━━ Information supplied

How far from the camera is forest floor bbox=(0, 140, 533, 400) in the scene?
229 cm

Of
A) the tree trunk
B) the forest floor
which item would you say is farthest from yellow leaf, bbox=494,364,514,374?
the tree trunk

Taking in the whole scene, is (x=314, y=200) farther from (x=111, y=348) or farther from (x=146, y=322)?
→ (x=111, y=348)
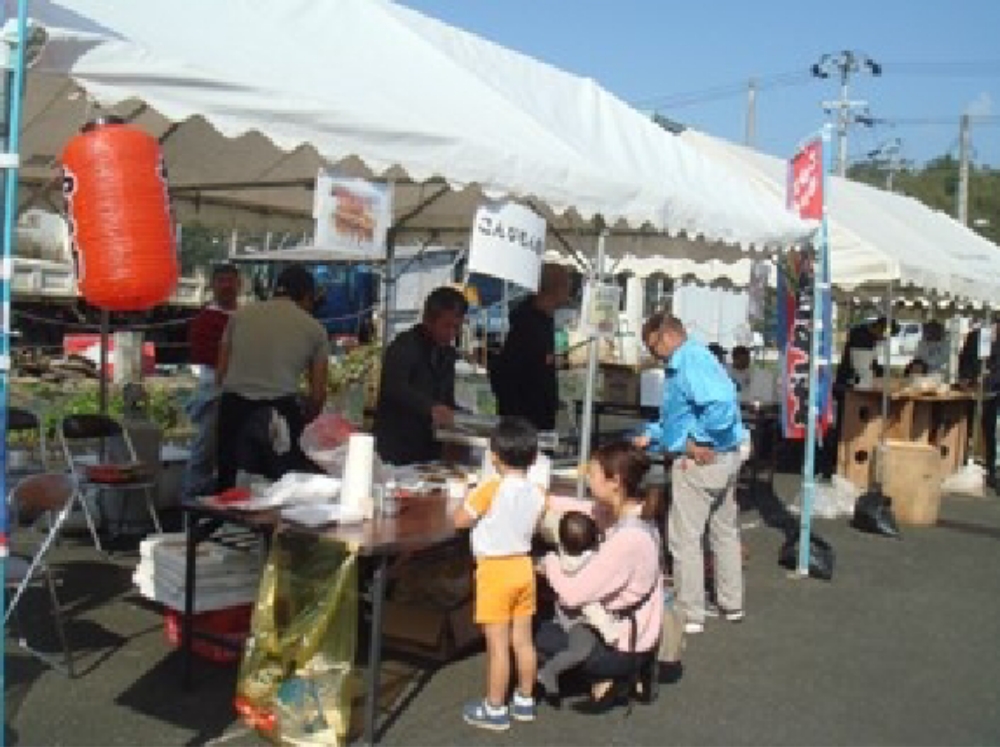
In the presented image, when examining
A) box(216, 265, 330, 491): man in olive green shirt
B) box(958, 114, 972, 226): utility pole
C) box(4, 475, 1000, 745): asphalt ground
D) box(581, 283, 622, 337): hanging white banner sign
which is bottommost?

━━━━

▶ [What the exercise asks]: Rewrite the material above as a numbered list with one line per item, skipping blank lines. Leave the pictures out.

▶ [Final result]:
1. How far from the camera is forest floor bbox=(0, 140, 533, 400) in the scene?
2. 229 cm
3. Of
4. A) the tree trunk
5. B) the forest floor
6. which item would you say is farthest from yellow leaf, bbox=494,364,514,374?
7. the tree trunk
8. Taking in the whole scene, is (x=314, y=200) farther from (x=111, y=348) or farther from (x=146, y=322)?
9. → (x=111, y=348)
10. In the presented image, when examining
11. A) box(216, 265, 330, 491): man in olive green shirt
12. B) box(958, 114, 972, 226): utility pole
13. C) box(4, 475, 1000, 745): asphalt ground
14. D) box(581, 283, 622, 337): hanging white banner sign
15. which is bottommost?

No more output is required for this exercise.